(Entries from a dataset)
════════

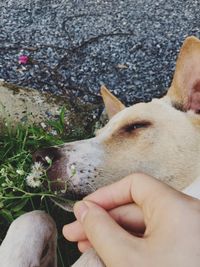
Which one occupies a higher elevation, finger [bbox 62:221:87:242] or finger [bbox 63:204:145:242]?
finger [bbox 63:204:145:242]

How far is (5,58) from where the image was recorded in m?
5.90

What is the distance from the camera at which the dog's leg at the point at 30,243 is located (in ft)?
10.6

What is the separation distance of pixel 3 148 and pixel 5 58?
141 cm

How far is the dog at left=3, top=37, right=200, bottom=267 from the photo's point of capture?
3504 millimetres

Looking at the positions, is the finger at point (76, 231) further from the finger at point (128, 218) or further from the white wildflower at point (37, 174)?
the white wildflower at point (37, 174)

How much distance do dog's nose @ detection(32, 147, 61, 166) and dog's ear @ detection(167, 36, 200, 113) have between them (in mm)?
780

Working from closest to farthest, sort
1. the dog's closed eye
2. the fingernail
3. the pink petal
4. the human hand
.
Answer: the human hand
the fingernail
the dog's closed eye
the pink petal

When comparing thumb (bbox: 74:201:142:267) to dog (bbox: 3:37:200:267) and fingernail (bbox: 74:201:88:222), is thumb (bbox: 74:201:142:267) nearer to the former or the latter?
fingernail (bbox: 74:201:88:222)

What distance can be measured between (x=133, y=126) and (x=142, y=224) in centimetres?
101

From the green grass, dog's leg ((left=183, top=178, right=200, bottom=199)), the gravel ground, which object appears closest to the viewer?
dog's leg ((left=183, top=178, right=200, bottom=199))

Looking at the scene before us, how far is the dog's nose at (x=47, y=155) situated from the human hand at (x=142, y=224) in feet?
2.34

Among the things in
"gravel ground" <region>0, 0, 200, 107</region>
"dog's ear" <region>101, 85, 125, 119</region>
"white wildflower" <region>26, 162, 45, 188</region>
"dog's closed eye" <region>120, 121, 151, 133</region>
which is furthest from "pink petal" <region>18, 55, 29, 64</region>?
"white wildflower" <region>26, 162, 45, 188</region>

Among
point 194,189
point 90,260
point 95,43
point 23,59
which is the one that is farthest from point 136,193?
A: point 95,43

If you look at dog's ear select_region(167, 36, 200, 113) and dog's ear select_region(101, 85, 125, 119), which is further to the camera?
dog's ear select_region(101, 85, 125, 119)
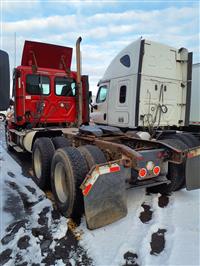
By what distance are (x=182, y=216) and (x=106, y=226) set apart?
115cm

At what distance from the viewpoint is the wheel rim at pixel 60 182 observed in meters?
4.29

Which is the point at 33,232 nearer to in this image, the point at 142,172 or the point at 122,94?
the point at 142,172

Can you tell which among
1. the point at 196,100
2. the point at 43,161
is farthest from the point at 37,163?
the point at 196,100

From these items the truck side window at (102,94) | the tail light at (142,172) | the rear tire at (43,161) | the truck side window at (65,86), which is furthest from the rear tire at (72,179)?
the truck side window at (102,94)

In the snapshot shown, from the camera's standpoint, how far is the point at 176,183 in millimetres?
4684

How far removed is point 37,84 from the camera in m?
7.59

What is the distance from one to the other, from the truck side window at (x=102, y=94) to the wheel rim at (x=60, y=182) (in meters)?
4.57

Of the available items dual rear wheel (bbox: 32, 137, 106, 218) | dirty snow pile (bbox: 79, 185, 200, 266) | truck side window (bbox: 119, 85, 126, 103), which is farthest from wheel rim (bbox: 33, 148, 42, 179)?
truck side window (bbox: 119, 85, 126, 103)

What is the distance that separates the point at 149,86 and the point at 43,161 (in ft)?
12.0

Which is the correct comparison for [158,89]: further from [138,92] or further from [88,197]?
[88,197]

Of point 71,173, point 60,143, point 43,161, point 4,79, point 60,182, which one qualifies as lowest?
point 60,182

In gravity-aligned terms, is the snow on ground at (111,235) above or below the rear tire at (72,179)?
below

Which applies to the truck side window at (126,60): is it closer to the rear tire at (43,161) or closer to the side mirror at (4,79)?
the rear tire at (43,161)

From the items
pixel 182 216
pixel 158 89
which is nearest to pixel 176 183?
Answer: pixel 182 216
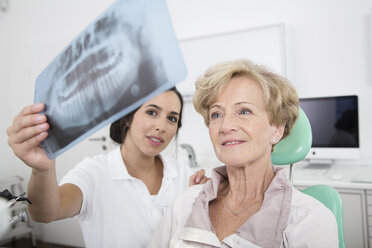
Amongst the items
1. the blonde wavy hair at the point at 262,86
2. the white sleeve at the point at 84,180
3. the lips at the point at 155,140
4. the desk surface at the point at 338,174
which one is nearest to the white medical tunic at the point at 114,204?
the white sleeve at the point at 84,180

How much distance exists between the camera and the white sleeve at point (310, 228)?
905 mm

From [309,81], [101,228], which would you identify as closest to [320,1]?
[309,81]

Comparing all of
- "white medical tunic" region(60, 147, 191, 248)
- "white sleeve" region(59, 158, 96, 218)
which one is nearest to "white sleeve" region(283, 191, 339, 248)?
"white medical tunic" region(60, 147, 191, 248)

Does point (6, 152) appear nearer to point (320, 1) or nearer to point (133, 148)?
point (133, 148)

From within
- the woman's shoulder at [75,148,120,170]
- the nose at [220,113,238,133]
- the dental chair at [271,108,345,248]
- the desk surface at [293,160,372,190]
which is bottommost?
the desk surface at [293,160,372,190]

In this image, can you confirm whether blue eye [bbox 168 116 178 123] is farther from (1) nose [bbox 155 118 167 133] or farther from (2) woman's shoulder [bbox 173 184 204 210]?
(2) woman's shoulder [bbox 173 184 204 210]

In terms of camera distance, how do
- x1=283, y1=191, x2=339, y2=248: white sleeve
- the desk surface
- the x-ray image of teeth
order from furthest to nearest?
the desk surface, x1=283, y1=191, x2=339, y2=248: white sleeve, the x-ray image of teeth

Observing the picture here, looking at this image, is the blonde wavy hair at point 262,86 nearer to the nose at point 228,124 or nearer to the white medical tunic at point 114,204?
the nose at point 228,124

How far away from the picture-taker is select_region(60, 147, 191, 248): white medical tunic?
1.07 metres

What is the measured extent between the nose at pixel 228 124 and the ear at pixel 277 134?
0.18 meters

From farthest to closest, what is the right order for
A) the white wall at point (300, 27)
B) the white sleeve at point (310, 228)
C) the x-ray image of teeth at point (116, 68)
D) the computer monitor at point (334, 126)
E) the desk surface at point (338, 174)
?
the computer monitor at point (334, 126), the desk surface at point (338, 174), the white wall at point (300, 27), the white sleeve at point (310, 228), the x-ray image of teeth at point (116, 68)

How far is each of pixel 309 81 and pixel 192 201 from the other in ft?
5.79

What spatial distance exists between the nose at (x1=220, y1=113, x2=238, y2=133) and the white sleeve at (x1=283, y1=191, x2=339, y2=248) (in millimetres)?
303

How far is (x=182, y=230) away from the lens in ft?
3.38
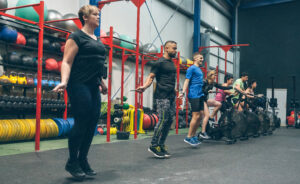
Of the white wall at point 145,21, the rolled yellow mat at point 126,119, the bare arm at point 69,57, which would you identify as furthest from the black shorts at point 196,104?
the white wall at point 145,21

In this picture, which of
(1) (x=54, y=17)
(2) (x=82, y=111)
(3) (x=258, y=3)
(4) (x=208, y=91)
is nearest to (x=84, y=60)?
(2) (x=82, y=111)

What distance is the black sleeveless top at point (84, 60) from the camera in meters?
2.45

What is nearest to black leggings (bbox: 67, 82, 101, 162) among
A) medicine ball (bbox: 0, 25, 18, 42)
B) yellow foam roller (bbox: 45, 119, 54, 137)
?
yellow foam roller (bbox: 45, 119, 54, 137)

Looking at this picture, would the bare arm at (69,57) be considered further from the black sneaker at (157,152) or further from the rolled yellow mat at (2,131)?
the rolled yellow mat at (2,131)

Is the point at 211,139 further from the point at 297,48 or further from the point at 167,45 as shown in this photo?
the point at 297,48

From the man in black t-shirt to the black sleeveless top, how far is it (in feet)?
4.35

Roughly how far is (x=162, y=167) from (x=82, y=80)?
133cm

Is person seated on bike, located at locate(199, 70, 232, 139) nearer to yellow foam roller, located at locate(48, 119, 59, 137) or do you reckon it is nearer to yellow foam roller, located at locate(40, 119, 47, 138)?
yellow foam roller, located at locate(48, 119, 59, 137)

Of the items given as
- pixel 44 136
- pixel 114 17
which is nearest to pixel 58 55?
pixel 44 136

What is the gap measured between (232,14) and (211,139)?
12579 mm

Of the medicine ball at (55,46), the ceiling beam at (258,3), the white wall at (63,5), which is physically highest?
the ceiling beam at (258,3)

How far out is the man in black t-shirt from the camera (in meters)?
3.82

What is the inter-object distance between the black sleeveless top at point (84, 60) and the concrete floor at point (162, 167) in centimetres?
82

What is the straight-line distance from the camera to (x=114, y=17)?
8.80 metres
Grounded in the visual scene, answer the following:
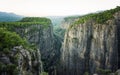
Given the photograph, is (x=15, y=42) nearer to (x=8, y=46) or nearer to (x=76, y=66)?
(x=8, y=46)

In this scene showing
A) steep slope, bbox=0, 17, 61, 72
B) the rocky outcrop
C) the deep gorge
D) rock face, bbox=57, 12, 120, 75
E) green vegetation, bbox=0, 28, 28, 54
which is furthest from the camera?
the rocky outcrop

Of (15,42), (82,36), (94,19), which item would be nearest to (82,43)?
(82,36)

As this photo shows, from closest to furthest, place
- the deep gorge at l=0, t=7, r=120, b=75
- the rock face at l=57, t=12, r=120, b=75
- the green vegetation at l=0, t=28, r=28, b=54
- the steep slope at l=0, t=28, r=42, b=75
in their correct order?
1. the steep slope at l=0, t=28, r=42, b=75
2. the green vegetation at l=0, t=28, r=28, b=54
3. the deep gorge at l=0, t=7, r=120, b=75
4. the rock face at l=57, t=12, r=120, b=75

════════

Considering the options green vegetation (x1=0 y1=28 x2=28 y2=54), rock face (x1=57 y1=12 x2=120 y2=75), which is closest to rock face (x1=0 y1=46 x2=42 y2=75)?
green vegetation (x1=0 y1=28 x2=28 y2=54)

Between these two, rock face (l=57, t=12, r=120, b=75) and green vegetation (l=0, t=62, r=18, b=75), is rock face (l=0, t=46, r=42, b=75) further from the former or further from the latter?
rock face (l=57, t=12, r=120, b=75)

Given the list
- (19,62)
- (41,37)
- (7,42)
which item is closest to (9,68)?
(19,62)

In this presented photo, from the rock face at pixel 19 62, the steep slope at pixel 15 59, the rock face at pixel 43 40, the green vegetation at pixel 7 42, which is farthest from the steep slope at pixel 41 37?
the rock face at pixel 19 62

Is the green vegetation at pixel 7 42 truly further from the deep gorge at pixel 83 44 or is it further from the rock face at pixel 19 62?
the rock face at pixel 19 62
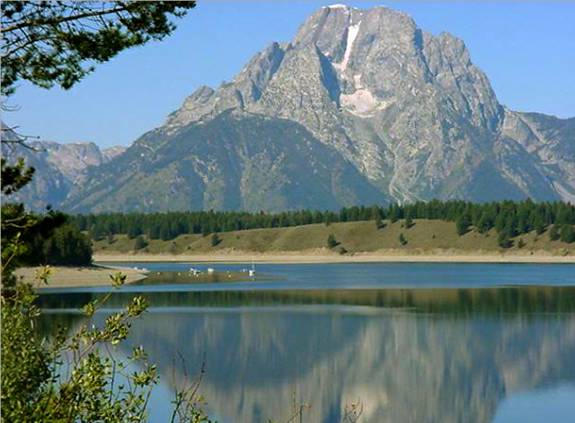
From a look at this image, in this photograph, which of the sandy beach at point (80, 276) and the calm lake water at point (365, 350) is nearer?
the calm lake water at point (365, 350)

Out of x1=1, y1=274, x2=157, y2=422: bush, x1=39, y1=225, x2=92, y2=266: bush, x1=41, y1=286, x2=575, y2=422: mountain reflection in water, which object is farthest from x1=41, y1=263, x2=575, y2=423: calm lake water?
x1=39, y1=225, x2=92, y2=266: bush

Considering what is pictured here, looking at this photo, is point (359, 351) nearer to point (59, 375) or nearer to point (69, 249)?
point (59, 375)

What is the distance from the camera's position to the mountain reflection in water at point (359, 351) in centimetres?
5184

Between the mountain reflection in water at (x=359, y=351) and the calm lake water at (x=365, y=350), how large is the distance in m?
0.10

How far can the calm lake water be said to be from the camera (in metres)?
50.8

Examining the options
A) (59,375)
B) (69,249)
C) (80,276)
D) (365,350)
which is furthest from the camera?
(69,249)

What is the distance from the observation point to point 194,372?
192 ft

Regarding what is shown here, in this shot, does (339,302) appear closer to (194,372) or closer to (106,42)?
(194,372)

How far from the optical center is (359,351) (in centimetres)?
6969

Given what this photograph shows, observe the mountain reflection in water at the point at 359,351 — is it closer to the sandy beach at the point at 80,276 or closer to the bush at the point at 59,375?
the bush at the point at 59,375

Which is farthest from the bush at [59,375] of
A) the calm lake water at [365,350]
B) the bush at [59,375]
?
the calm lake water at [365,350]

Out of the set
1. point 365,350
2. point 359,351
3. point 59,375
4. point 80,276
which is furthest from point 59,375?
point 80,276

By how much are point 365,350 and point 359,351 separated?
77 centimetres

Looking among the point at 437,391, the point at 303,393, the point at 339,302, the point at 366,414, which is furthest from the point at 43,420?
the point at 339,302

════════

__What this task involves__. Could you reproduce the lines of the records verbatim, starting at the line that has "Roughly how far" and stopping after the line that has "4. the rock face at l=57, t=12, r=120, b=75"? Leave the pictures out of your answer.

__Solution to the problem__.
Roughly how far is (x=162, y=167) from (x=82, y=80)?
133cm

Is person seated on bike, located at locate(199, 70, 232, 139) nearer to yellow foam roller, located at locate(48, 119, 59, 137) or do you reckon it is nearer to yellow foam roller, located at locate(40, 119, 47, 138)?
yellow foam roller, located at locate(48, 119, 59, 137)

Of the items given as
- pixel 44 136
- pixel 114 17
which is nearest to pixel 58 55?
pixel 44 136

What is the gap measured between (232,14) and (211,139)?
12579 mm

Of the medicine ball at (55,46), the ceiling beam at (258,3), the white wall at (63,5), which is physically highest?
the ceiling beam at (258,3)

How far out is the man in black t-shirt from the camera (in meters)?
3.82

What is the inter-object distance between the black sleeveless top at point (84, 60) and the concrete floor at point (162, 167) in centimetres?
82

What is the straight-line distance from the camera to (x=114, y=17)?
8.80 metres
Grounded in the visual scene, answer the following:
Given the photograph, is (x=15, y=42) nearer to (x=8, y=46) or nearer to (x=76, y=66)?
(x=8, y=46)

In this scene showing
A) steep slope, bbox=0, 17, 61, 72
B) the rocky outcrop
C) the deep gorge
D) rock face, bbox=57, 12, 120, 75
E) green vegetation, bbox=0, 28, 28, 54
which is furthest from the camera?
the rocky outcrop

Of (15,42), (82,36), (94,19), which item would be nearest to (82,43)?
(82,36)

As this photo shows, from closest to furthest, place
- the deep gorge at l=0, t=7, r=120, b=75
- the rock face at l=57, t=12, r=120, b=75
- the green vegetation at l=0, t=28, r=28, b=54
- the steep slope at l=0, t=28, r=42, b=75
in their correct order?
1. the steep slope at l=0, t=28, r=42, b=75
2. the green vegetation at l=0, t=28, r=28, b=54
3. the deep gorge at l=0, t=7, r=120, b=75
4. the rock face at l=57, t=12, r=120, b=75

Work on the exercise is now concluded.